République et canton de Genève
Grand Conseil
Séance du jeudi 26 mai 1994 à 17h
53e législature - 1re année - 7e session - 16e séance
I 1892
Mme Fabienne Bugnon (Ve). Le titre de mon interpellation pouvait laisser croire que j'allais demander à M. Ramseyer si la loi fédérale sur les mesures de contrainte en matière de droit des étrangers serait appliquée dans notre canton, et de quelle manière elle le serait.
Mais, depuis le dépôt de cette interpellation, la situation a quelque peu évolué et un référendum a été lancé contre cette loi fédérale. Mon parti soutient ce référendum. J'espère donc, avec tous les autres référendaires, que la question posée dans le titre de mon interpellation n'aura jamais lieu d'être posée.
Cela dit, j'ai tout de même souhaité maintenir mon interpellation parce qu'il m'a semblé nécessaire de profiter du lancement de ce référendum pour faire le point sur la situation actuelle à Genève, six ans après la mise en vigueur des lois d'application des lois fédérales sur l'asile et sur le séjour et l'établissement des étrangers.
En effet, je vous rappelle que le 18 septembre 1987, le Conseil d'Etat proposait un projet de loi en deux volets. L'un concernant l'application de la loi fédérale sur l'asile, et l'autre l'application de la loi fédérale sur le séjour et l'établissement des étrangers.
Envoyé dans une commission ad hoc, ce projet de loi a fait l'objet d'un premier rapport. Le volet se référant à la loi sur l'asile a été adopté par le Grand Conseil, le 18 décembre 1987, alors que la loi concernant le séjour et l'établissement des étrangers a été renvoyée en commission, notamment parce qu'elle faisait l'objet de critiques importantes et de nombreuses propositions d'amendement.
Après un certain nombre de nouvelles séances, et grâce aux propositions constructives de notre ancien collègue, Robert Cramer - je ne fais que citer le rapport de Mme Vali - une solution de compromis a été soumise à la séance du Grand Conseil du 16 juin 1988, sous forme de deux nouveaux rapports, et la loi sur l'application de la loi fédérale sur l'établissement et le séjour des étrangers a pu ainsi être votée dans son ensemble.
Si, à l'époque, cette loi avait suscité tant de discussions chez les députés, c'est principalement parce que le nouveau principe, inscrit dans la loi fédérale, qui consistait à procéder à des internements administratifs, choquait la plupart d'entre nous. Nous nous demandions comment une telle loi pourrait être appliquée dans un canton comme le nôtre, extrêmement soucieux du respect des libertés individuelles. Pour preuve, il n'y a qu'à se référer à notre constitution et au grand nombre de dispositions qu'elle contient visant à protéger la liberté personnelle.
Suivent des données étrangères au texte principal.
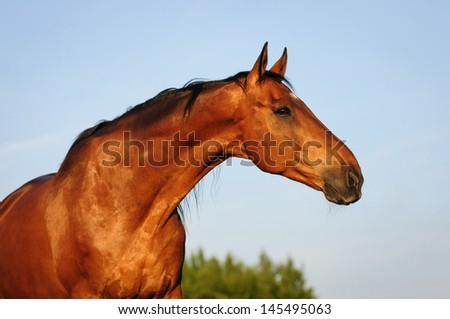 Portrait of a horse on the background of sky
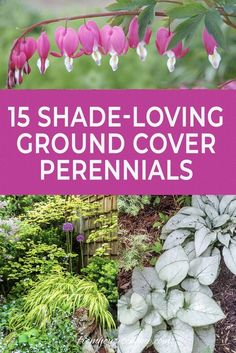 Plant these shade-loving ground cover plants under bushes and trees to help prevent weeds from growing and add some beautiful flowers to your garden. 15 Stunning Perennial Ground Cover Plants That Thrive in the Shade - Gardening @ From House To Home Partial Shade Perennials, Long Blooming Perennials, Hardy Perennials, Flowers Perennials, Planting Flowers, Shade Flowers Perennial, Annual Shade Flowers, Best Shade Flowers, Flowers To Plant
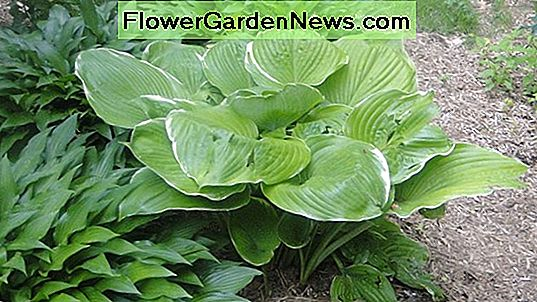 Hosta plantaginea (Plantain Lily)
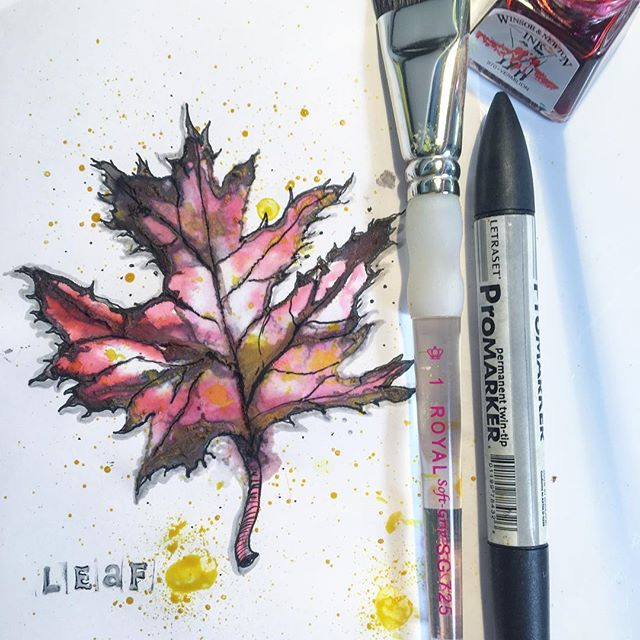 Autumnal Leaf #inktober #illustration #natalieann #autumn #leaf #autumncolours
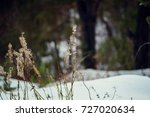 Dry Plant In Snow. Grass In...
Cette introduction concernant la loi actuelle me paraissait importante pour pouvoir dénoncer le fait que, six ans après la promulgation d'une loi dure et restrictive concernant les étrangers, le Conseil fédéral en propose une nouvelle qui accentue, cette fois-ci de manière insoutenable, les restrictions de la précédente.
Je ne m'attarderai pas sur le contenu de cette nouvelle loi, votée par le Parlement fédéral le 18 mars 1994 et intitulée : «Loi sur les mesures de contrainte en matière de droit des étrangers». La presse en a beaucoup parlé et je pense que M. Moutinot le fera dans son interpellation.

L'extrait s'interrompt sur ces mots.